# Wrong Size Cabinet Pulls - Can Someone Help?



## ScottCh (Dec 6, 2009)

Hi Folks,

I'm trying to update our kitchen, including refinishing our wooden cabinets.  It was all built in 1987 and looks run down.  I also tried to replace the cabinet pulls, but I can't find anything like them in the same size.  

Here's what they look like:






​
As you can see, these cabinet pulls are 2.5" from center to center.  Nearly all of the replacement cabinet pulls I've seen are 3" or 76 mm.  I found a few cabinet pulls at online stores that are 64 mm, but they don't even look close to the ones we have.  

I need a total of 26 matching pulls for this job.

I tried polishing one of them, but the antique brass finish is nearly worn off.  The remaining finish looks like old pot metal - not very good, whether shiny or dull!

I've looked in all of the cabinets to see if I can find a brand name.  The only one that has a brand is a corner turnstile cabinet that has a placard inside for "Amerock revolving door hardware".  I checked with Amerock, and they don't have any 2.5" pulls like these now.

Has anyone else found a good solution for this problem?  I've tried a number of local stores, and they all seem disbelieving that there are pulls that aren't 3 inches center to center.  I'm willing to bet our whole neighborhood has these - Pulte built about 200 homes in this area when they made ours.  I'm thinking they must have been fairly common back then.

Thanks for any pointers,

  Scott C.

--
Scott C. in Cary, NC USA


----------



## SendEveryone (Dec 14, 2009)

I see two simple solutions that would look fairly nice - use two single new pulls - one for each hole.

or

Just cover the existing 2 1/2" holes with a 3" decorative backplate and use with new 3" pulls. A backplate is a decorative plate that lays flat against the drawer or door panel and will cover any existing holes.
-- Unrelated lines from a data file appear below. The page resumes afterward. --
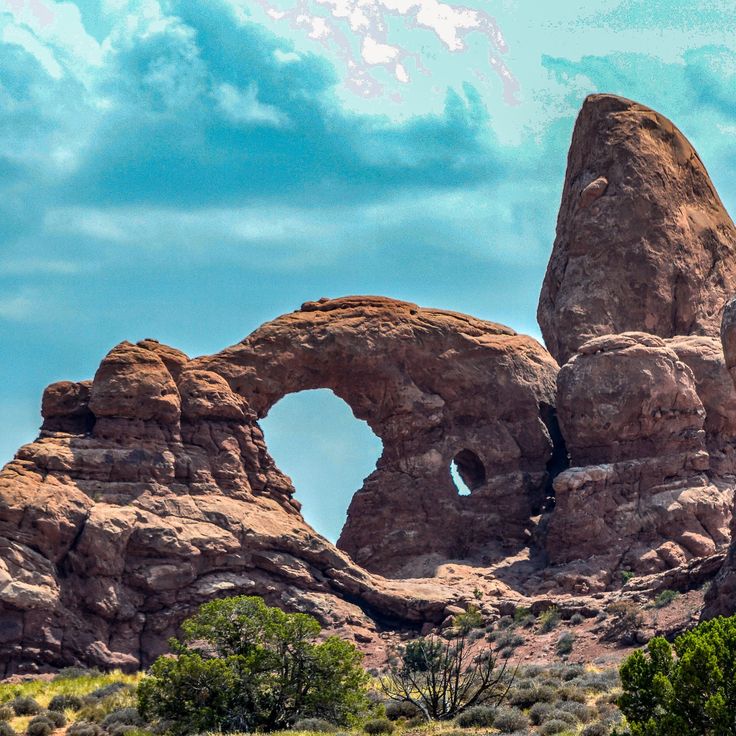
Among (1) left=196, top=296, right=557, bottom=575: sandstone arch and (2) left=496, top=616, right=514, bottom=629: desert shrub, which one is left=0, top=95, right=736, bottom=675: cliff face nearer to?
(1) left=196, top=296, right=557, bottom=575: sandstone arch

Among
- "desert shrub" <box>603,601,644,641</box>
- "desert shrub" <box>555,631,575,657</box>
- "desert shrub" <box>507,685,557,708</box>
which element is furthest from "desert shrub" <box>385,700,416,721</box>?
"desert shrub" <box>603,601,644,641</box>

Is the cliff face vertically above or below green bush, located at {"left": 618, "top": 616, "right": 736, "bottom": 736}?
above

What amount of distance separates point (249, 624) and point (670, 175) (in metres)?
31.1

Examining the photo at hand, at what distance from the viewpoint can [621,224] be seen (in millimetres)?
50375

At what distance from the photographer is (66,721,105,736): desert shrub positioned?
25625 millimetres

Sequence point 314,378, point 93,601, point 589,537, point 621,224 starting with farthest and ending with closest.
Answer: point 621,224
point 314,378
point 589,537
point 93,601

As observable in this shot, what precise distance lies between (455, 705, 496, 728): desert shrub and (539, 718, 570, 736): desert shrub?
3.54ft

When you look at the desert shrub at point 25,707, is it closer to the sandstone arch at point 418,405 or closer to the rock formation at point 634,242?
the sandstone arch at point 418,405

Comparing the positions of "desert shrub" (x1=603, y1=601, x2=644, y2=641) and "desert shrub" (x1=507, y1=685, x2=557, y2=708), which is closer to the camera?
"desert shrub" (x1=507, y1=685, x2=557, y2=708)

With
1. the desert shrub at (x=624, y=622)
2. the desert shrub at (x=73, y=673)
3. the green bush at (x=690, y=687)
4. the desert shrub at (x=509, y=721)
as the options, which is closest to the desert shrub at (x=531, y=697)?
the desert shrub at (x=509, y=721)

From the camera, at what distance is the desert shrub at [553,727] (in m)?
22.6

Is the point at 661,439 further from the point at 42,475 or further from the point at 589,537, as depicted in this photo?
the point at 42,475

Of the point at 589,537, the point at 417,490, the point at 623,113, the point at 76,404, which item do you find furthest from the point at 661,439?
the point at 76,404

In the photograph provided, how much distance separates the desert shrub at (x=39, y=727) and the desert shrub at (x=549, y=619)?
1475 cm
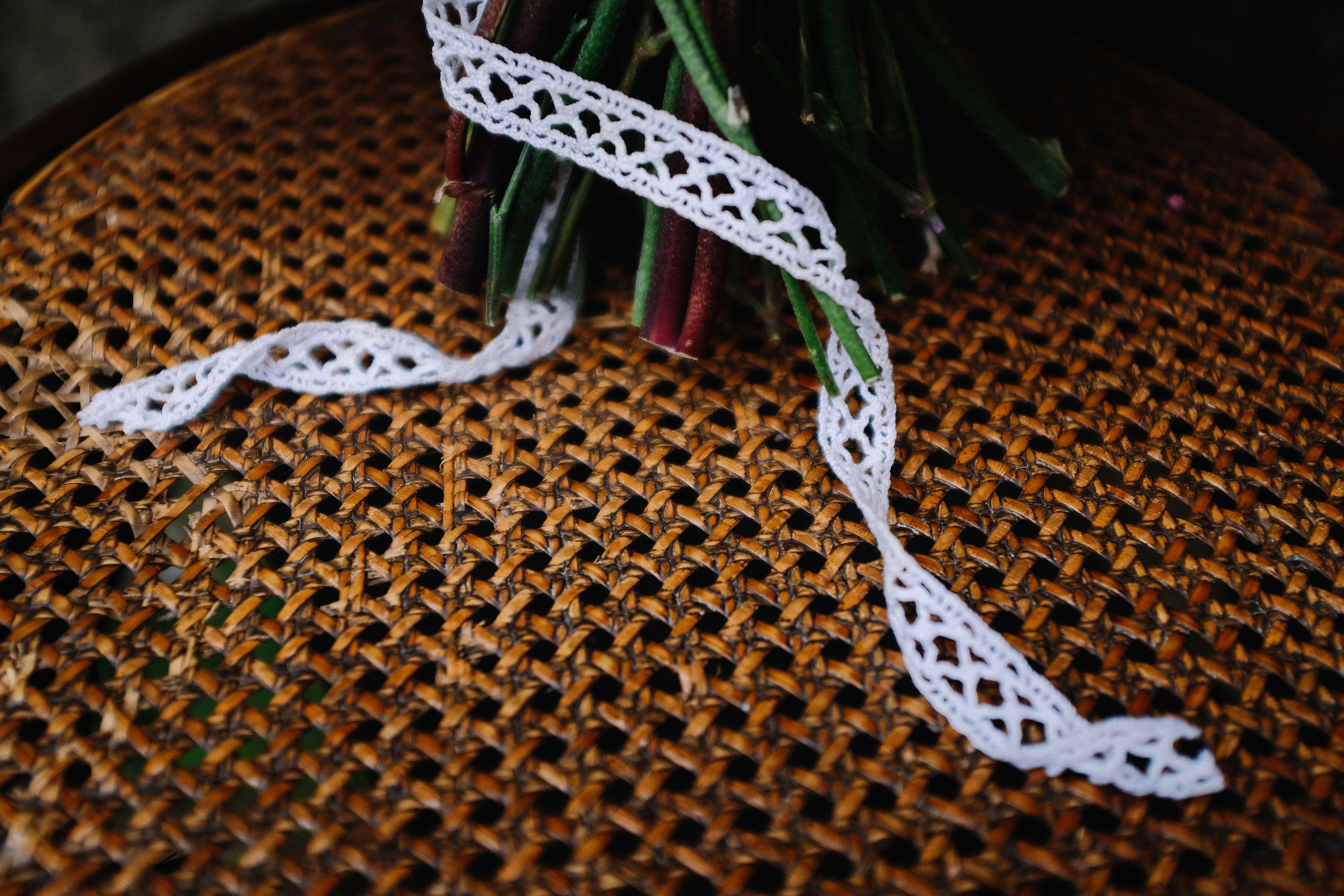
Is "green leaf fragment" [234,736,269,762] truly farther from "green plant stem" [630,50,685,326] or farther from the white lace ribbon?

You can find these at any Home supply store.

Last - Google this text: 

2.5" center to center drawer pulls

I found 3 sites right away...you might find others
I found this one, second on a Google searchwith the text above, to have several nice pulls for doors and drawers:
2.5 Inch Drawer Pulls & 2.5" Handles | Kitchen Cabinet Hardware

Good Luck


----------